- _Brief 1_
Translate this sentence from the wearable sensors passage below into Spanish: "One of the critical components of a wearable system is the sensing element that performs the operation of transduction."
- _Brief 2_
Please carry on the wearable sensors passage below, picking up right after its final sentence.

- _Provided text_
↓↓↓

This report has thus far described the various implementations and deployments of wearable systems for health monitoring in different contexts, target individuals, and lifestyles. One of the critical components of a wearable system is the sensing element that performs the operation of transduction. Especially in the case of wearables, these sensing elements need to be lightweight, flexible, and consume as little power as possible, if not completely passive. This section describes the various advances in sensing technology categorized by the type of sensor and the measurand that it senses or measures.

4.4.1 Flexible Pressure Sensors

The design of flexible pressure sensors needs careful consideration for the functional material of the sensor. The choice of material with superior electronic properties and specificity in the transduction of external stimulus is key to designing an optimal sensor. Therefore, it is critical to developing appropriate functional materials for pressure sensing purposes. Especially for flexible pressure sensors, the combination of mechanical compliance, appropriate electrical performance, low temperature, and large-area processing is critical for creating flexible pressure sensors with desired qualities. The functional materials are most often chosen to transduce the pressure signals into changes in capacitance, piezoresistivity, or piezoelectricity. The most often used active materials are poly (dimethyl siloxane) (PDMS), rubrene, micro- and nanostructured polymers. Capacitance, piezoresistivity, and piezoelectricity are the most frequently used methods for signal transduction, while PDMS, rubrene, micro- and nanostructured polymers, polyvinylidene fluoride (PVDF) and poly[(vinylidenefluoride-co-trifluoroethylene] copolymers. A comprehensive survey of flexible pressure sensor structures and materials is presented in (Zang et al. 2015).

4.4.2 All Elastomeric Flexible Temperature Sensors for Body-Attachable Wearable Sensors

Motivation for the development of stretchable physical sensing devices comes from its potential applications in several deployments like human–machine interface, electronic skin, and personal health monitoring. For example, Trung et al. have reported a transparent and stretchable (TS) temperature sensor with a gated structure based on intrinsically transparent and stretchable materials to understand electrical properties and sensing mechanisms of sensing materials under applied stimuli. In their device, all of the layers of the device were intrinsically transparent and stretchable materials, which can be easily coated directly onto a transparent, stretchable substrate by using a simple spin-coating method and lamination techniques.

Composite materials formed by inserting conductive and temperature-responsive reduced graphene oxide (R-GO) nanosheets into an elastomeric polyurethane (PU) matrix were served simultaneously as the temperature sensing layer. The temperature sensor exhibited stretching up to the strain of 70% and the impressively high sensitivity of ≈1.34% resistance change per °C. The responsivity of the device to temperature was nearly unchanged after 10,000 cycles of stretching at 30% strain. The TS-resistive and TS-gated devices were able to detect minute temperature changes as small as 0.2 °C and were highly responsive to the temperature of human skin. They further demonstrated that their sensor structure could detect temperatures on hot objects and also on human skin (Trung et al. 2016).

↑↑↑

Stored data

↓↓↓

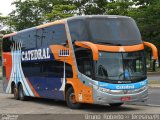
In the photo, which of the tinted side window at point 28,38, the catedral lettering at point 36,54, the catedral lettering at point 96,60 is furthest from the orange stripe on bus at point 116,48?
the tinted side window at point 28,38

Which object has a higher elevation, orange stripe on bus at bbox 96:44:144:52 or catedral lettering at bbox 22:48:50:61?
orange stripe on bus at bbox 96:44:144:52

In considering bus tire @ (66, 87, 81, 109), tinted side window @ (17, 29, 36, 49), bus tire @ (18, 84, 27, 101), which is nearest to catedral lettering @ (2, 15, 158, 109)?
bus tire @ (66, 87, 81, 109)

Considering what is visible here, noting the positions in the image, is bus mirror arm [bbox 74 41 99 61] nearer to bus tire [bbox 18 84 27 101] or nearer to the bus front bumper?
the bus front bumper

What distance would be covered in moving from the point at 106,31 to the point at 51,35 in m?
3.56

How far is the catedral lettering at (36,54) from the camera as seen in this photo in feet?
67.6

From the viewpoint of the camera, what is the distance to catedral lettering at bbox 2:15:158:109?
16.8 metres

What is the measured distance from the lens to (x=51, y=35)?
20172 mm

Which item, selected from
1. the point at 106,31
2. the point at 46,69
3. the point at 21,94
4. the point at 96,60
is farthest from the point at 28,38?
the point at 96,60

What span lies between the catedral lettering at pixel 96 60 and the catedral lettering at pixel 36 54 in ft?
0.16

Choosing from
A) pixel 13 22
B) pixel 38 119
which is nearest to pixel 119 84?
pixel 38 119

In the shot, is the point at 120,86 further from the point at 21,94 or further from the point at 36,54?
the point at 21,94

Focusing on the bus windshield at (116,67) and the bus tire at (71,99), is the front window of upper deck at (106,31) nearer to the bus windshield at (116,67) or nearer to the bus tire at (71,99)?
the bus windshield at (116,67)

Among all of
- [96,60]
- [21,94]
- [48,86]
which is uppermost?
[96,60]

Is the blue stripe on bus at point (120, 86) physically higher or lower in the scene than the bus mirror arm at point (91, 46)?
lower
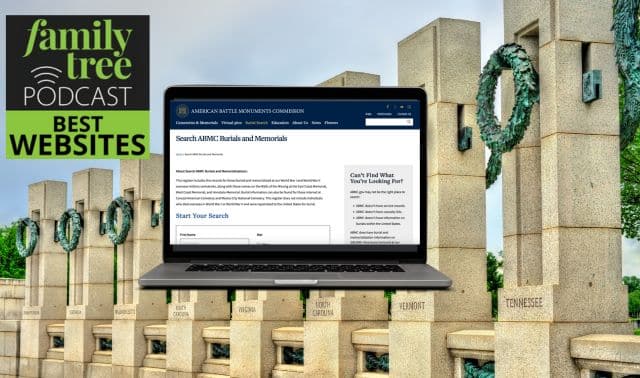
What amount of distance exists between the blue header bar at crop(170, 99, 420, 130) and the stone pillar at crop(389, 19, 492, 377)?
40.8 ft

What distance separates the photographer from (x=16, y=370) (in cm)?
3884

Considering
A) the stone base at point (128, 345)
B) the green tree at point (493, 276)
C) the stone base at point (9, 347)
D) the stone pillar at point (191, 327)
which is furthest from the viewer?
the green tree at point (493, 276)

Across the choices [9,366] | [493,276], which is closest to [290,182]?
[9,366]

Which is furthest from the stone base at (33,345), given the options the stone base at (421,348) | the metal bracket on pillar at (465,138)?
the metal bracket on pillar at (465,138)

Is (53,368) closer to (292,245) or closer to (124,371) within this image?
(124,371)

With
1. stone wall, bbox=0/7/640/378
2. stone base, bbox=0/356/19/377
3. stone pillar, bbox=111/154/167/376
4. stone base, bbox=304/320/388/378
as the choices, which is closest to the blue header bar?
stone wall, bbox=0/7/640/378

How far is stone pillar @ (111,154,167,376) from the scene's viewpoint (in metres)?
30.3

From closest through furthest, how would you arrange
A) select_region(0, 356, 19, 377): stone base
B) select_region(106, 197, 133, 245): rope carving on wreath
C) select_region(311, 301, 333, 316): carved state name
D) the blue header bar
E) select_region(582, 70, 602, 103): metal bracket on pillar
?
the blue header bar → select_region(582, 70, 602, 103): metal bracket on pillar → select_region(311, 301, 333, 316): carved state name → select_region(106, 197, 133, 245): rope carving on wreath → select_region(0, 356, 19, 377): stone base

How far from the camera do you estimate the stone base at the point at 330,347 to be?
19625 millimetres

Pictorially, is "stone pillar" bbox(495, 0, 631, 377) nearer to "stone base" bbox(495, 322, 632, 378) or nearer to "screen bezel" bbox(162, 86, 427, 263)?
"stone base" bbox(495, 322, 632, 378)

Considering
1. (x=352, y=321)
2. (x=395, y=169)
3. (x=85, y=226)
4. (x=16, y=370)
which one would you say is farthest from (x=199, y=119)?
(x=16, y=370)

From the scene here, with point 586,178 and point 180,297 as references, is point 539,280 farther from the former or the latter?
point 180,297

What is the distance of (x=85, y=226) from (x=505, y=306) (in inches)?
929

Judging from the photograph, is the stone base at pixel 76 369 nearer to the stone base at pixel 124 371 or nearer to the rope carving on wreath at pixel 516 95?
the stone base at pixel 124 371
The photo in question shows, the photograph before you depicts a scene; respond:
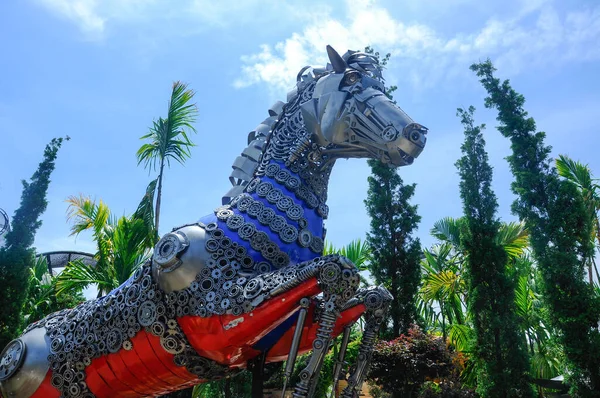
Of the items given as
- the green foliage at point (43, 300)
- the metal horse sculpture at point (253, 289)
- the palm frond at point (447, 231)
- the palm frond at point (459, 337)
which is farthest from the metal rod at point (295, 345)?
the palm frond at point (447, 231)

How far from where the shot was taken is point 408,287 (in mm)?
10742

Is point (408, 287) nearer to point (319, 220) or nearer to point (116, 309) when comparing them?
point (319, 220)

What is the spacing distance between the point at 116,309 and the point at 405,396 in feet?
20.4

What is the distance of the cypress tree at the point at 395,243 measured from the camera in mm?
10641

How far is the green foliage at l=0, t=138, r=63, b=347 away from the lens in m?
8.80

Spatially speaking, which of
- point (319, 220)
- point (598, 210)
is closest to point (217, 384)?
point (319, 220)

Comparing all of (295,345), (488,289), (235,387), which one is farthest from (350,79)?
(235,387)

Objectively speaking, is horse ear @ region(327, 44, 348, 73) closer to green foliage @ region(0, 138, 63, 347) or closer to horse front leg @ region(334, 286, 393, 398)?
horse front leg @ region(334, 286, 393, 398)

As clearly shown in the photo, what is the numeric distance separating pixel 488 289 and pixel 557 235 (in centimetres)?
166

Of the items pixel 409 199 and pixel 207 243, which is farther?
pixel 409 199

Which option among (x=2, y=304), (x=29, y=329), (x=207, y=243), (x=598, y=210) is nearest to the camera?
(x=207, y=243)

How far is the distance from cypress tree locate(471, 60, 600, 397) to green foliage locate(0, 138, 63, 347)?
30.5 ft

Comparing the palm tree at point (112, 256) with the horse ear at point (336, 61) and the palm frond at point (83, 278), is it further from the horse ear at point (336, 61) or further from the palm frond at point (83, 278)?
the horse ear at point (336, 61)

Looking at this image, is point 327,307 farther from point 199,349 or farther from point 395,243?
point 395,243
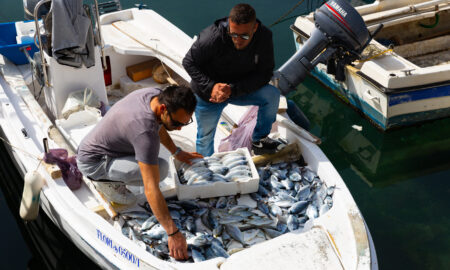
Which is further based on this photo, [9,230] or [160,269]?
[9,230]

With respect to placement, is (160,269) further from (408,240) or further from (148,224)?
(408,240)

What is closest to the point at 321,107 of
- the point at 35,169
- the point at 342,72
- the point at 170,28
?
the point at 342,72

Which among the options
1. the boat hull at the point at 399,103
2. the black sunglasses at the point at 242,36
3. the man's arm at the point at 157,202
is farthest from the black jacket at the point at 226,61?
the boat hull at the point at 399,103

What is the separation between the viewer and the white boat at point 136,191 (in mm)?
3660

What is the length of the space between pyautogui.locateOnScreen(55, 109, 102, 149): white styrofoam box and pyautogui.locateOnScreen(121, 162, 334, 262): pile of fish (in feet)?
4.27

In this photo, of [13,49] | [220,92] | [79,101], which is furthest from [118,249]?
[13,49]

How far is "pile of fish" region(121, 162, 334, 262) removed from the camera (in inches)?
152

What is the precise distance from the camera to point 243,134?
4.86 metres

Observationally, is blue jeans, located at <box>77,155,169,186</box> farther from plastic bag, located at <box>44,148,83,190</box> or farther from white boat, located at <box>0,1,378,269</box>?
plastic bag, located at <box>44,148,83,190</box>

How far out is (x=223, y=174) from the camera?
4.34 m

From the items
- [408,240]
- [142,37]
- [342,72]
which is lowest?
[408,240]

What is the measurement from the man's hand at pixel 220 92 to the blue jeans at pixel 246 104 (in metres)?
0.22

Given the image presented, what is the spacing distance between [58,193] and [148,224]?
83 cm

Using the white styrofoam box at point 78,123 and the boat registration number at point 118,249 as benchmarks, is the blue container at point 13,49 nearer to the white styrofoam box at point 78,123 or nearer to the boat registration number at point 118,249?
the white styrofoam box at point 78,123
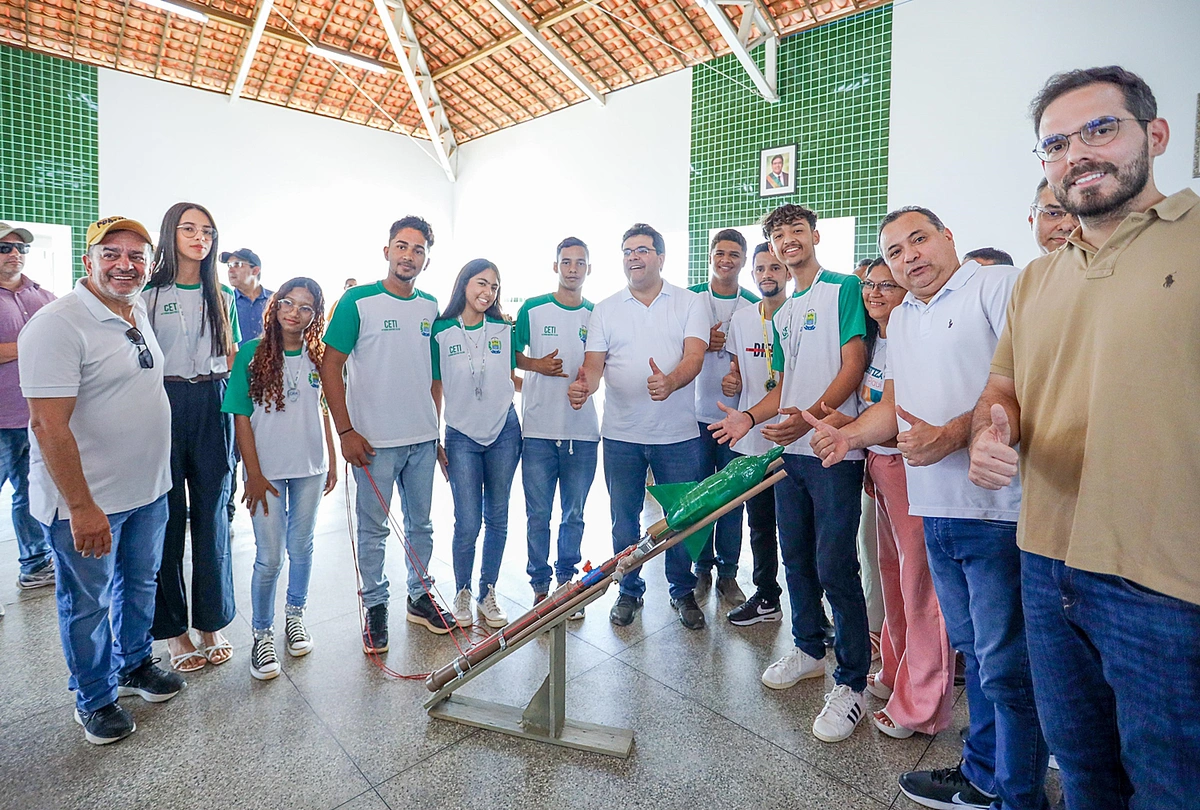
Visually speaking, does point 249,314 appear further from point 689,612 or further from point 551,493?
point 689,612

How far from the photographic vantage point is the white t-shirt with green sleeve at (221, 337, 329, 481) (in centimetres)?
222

↑↑↑

- _Response box 1_
Uno de los componentes críticos de un sistema portátil es el elemento sensor que realiza la operación de transducción.

- _Response box 2_
4.4.3 Potentiometric Sensor for Monitoring Wound pH

Guinovart et al. have demonstrated a pH potentiometric sensor incorporated in a bandage to measure the pH levels in a wound area. The potentiometric sensor used electro-polymerized polyaniline (PANi) for both the reference and the working electrode. The range of pH measured by the sensor was 5.5–8. They did not observe a significant carry-over effect. They were able to test the performance of the sensors in vitro using buffer solutions to emulate the composition of a wound (Guinovart et al. 2014).

Fiber-based sensor structures are highly desirable for wearable electronics because they are inherently light, flexible, and conformable. Textile-processing technologies that were effective at ambient conditions have been used extensively to fabricate many types of fibrous structures.

Recent advances in nanotechnology have facilitated the building of electronic devices directly on the surface of fibers or inside them. However, there are significant gaps in knowledge when it comes to the process of imparting electronic functions to porous, highly deformable, and three-dimensional fiber assemblies. Additionally, to incorporate wearable technologies, these structures need to have adequate resistance to wear from regular and daily usage (Zeng et al. 2014).

4.4.4 In Situ Perspiration Analysis

Human sweat is a rich source of physiological information. Since sweat can be sampled at the level of the skin, perspiration analysis is noninvasive. Analysis of perspiration requires the detection and estimation of several different analytes. Gao et al. have demonstrated a mechanically flexible and fully integrated sensor array for multiplexed in situ perspiration analysis. Their sensor has the ability to simultaneously measure several different types of analytes like glucose, lactate, sodium ions, and potassium ions. Furthermore, they have incorporated a temperature sensor to measure the skin temperature to calibrate the analyte sensors. They have presented a comprehensively integrated sensor system incorporating flexible sensing elements, signal processing elements on flexible substrates, and wireless transmission capabilities (Gao et al. 2016).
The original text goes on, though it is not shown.